Priscilla Song is an Associate Professor of Humanities and Emergency Medicine in the College of Medicine at the Pennsylvania State University. She is a medical anthropologist working at the nexus of global health, science and technology studies, and Asian studies. She received her PhD and AM in Anthropology from Harvard University and her BA in Anthropology and Philosophy from Yale University.
Dr. Song’s ethnographic research focuses on the social and ethical aspects of biomedical technologies, including the challenges of regulating experimental medical treatment in a globalized era, the ways in which digital communication technologies are transforming patient activism, and the unintended consequences of Chinese healthcare reforms. Her first book, Biomedical Odysseys: Fetal Cell Experiments from Cyberspace to China (Princeton University Press 2017), received the Francis Hsu Book Prize from the Society for East Asian Anthropology, a section of the American Anthropological Association.
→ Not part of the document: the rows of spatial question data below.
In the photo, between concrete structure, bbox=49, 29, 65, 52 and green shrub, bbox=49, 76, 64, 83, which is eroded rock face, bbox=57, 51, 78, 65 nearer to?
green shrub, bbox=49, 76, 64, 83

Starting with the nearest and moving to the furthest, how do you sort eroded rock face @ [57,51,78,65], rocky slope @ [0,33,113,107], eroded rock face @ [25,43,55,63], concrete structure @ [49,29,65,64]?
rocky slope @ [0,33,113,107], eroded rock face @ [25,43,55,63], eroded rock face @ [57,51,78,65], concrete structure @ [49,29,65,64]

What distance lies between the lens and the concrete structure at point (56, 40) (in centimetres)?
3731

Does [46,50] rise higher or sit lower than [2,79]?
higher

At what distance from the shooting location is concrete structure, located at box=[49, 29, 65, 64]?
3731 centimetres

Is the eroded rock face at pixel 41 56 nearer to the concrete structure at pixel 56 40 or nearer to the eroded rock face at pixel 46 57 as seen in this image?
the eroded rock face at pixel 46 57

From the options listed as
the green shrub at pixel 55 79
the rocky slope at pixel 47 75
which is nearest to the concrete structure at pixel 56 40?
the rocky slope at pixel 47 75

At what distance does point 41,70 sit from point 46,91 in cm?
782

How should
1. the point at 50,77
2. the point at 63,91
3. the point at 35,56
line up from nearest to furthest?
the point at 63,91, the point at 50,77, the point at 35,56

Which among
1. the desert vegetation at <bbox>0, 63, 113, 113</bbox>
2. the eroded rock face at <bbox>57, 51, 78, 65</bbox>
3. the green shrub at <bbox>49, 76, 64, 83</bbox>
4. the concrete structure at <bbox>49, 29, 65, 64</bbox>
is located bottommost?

Dr. Song’s current research projects include technologies of end-of-life care, cultures of masking and surveillance in Asia, workplace violence among Chinese healthcare workers, community-based eldercare and experiences of aging in the context of China’s demographic transition, and the history and development of emergency medicine in China.
Dr. Song has over two decades of experience conducting ethnographic fieldwork in Asia, as well as mixed-methods research with a diverse range of collaborators including social workers, public health scholars, psychologists, neuroscientists, gerontologists, nurses, emergency medicine physicians, neurosurgeons, Chinese medicine practitioners, patients, and their family members. Prior to joining Penn State, she taught anthropology, Asian studies, history, and medical humanities at the University of Hong Kong, Washington University in St. Louis, the New School for Social Research, and Yale University.